GitOps and ClickOps⌗
Before starting with my own personal experiment, I’ll need to define what I’m referring to when mentioning GitOps or ClickOps, respectively. GitOps is the idea of manifesting your software’s (and infrastructure’s) desired state and configuration as code and committing it to version control, where it will be deployed from using tools such as ArgoCD or Flux.
ClickOps is the opposite - infrastructure and application configuration is handled by the operator/developer manually by executing a series of clicks in a dashboard, web UI, or any other way that requires manual interaction.

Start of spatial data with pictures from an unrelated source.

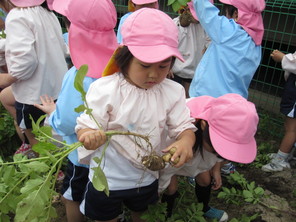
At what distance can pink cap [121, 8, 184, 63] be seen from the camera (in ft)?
4.40

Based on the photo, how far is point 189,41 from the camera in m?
3.40

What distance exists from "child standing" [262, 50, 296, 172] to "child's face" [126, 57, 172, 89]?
6.32 feet

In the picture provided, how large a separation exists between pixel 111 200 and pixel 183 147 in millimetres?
488

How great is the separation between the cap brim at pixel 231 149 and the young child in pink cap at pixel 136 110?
186 millimetres

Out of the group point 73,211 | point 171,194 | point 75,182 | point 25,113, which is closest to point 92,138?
point 75,182

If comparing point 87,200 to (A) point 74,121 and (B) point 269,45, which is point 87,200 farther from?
(B) point 269,45

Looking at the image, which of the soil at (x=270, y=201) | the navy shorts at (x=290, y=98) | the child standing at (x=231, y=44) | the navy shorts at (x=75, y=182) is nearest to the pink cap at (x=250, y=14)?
the child standing at (x=231, y=44)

Both approaches have pros and cons: GitOps allows you to keep track of changes to your configuration, and the git repository serves as a single source of truth. On the other hand, developers and platform teams must learn new tooling and often configuration languages, e.g., HCL (Hashicorp Configuration Language), when using Terraform.
ClickOps enables less technical users to configure their needed infrastructure and application state by making a human-readable interface available. This comes at a cost: It’s harder to persist and track changes made, and configuration is more likely to diverge once multiple team members configure their shared projects via UI.
It’s undoubtedly no good-vs-bad decision to make and heavily depends on your environment, situation, and priorities. However, let’s look at Crossplane, a tool that can work wonders if you find yourself clicking around too much and deploying infrastructure too little.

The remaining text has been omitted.